Roger Craver, one of the litigants and president of a nonprofit group opposing the project, which is being built on city property on Watson Island, said in a statement after the ruling that the case is far from over.

“We have appealed this decision, because if it stands, it would be the final nail in the coffin burying the public’s right to participate in government decision-making,” he said.

Craver added that it was equally important that on the same day as Judge Gordo's ruling, Circuit Judge Thomas J. Rebull in a related case ordered the city to show cause why it should not be sanctioned and held in contempt for failing to comply with a public records request made by fellow litigant Stephen Herbits.

Craver said the public records documents revealed in that case, which he said prove the project is illegal, were central to the group's claims.

“As a result of the Rebull order we intend to put officials under oath to get the truth out,” Craver said. “These actions will certainly surprise the public, and put certain officials in a highly defensive mode, while providing critical evidence.”

Herbits had filed that suit Aug. 15, claiming the city was three months delinquent on his public records requests for the project. On Sept. 5 the court ordered the city to produce all responsive records until depositions were completed. In November, the city told the court it had done so, then it produced a marina construction permit nearly four months later.

The permit amounts to a “smoking gun” in respect to the legality of the Island Gardens project, Herbits contended.

“The document and related correspondence records demonstrate conclusively that Flagstone did not meet its June 2, 2014 deadline to commence construction, defined as all material plans and permits are approved and issued and the actual act of physical construction has begun,” the motion said.

Flagstone representative Brian May said in March that the developer clearly started work on schedule with environmental mitigation for the marina, adding that he appeared before the City Commission last summer to provide details on its steps constituting compliance with the June 2 deadline.

Judge Rebull ordered the city to explain by May 22 why it didn't produce all of the records that were requested before the September 2014 deadline.

Approved by Miami voters in 2001, the project includes plans for a 50-slip marina that holds yachts up to 400 feet, more than 200,000 square feet for restaurants and retail, two luxury hotels with more than 600 rooms, entertainment and cultural venues, and a fish market, according to information from the city and developer.

Controversy has grown as the wait for construction to start dragged on for more than a decade.
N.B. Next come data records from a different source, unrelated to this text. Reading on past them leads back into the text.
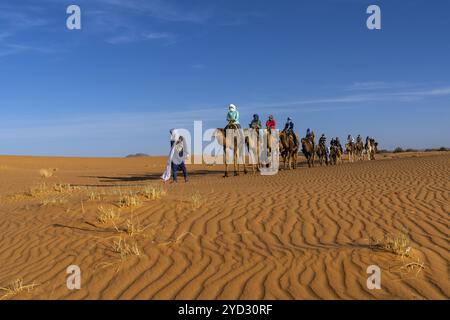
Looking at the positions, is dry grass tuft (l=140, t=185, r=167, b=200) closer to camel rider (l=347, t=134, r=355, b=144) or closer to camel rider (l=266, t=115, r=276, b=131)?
camel rider (l=266, t=115, r=276, b=131)

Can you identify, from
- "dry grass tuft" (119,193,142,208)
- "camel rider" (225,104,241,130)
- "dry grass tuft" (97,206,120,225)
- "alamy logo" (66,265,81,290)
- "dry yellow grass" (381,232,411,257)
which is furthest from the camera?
"camel rider" (225,104,241,130)

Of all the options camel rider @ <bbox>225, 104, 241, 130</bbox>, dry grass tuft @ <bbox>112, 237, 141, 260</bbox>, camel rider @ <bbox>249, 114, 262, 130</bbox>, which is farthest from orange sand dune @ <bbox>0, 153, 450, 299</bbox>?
camel rider @ <bbox>249, 114, 262, 130</bbox>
In a separate lawsuit, Herbits accuses the city of seeking to expand the project without public input. City commissioners approved a deal in May 2014 for Flagstone to pay at least $2 million in annual rent to the city for the property that also pushed the deadline for construction to start back to June 2, 2014.

Herbits holds that city officials have repeatedly failed to comply with their public records obligations under Chapter 119 of the Florida Statutes in an effort to keep Flagstone's project alive.
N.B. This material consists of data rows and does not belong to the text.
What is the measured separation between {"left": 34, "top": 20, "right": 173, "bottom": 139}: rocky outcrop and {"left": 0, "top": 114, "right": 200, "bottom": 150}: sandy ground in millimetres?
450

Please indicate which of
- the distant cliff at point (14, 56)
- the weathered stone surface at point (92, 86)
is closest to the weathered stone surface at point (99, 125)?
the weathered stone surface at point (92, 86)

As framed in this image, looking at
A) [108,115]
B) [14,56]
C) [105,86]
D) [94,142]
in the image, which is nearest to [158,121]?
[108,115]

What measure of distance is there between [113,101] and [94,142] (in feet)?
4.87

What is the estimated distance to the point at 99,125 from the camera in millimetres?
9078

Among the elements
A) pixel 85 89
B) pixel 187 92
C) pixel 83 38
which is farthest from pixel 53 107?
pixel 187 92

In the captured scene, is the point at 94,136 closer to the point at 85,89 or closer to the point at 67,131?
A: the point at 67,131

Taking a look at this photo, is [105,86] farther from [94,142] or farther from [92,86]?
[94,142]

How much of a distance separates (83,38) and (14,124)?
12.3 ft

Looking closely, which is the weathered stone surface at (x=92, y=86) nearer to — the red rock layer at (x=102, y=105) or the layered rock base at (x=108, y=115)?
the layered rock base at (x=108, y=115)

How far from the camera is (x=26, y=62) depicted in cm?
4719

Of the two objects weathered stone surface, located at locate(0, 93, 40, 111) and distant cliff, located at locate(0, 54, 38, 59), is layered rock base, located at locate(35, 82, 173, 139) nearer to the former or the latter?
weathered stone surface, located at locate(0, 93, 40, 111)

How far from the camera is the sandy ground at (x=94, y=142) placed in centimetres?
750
An attorney for the city did not immediately respond to a request for comment Friday evening.

Herbits is represented by Samuel J. Dubbin of Dubbin & Kravetz LLP.

The city is represented by City Attorney Victoria Mendez.

Flagstone is represented by Jeffrey S. Bass, John K. Shubin, Salvatore H. Fasulo and Katherine R. Maxwell of Shubin & Bass PA.

The case is Herbits et al. v. City of Miami et al., case number 14-024334-CA-02, in the Circuit Court for the Eleventh Judicial Circuit of Florida.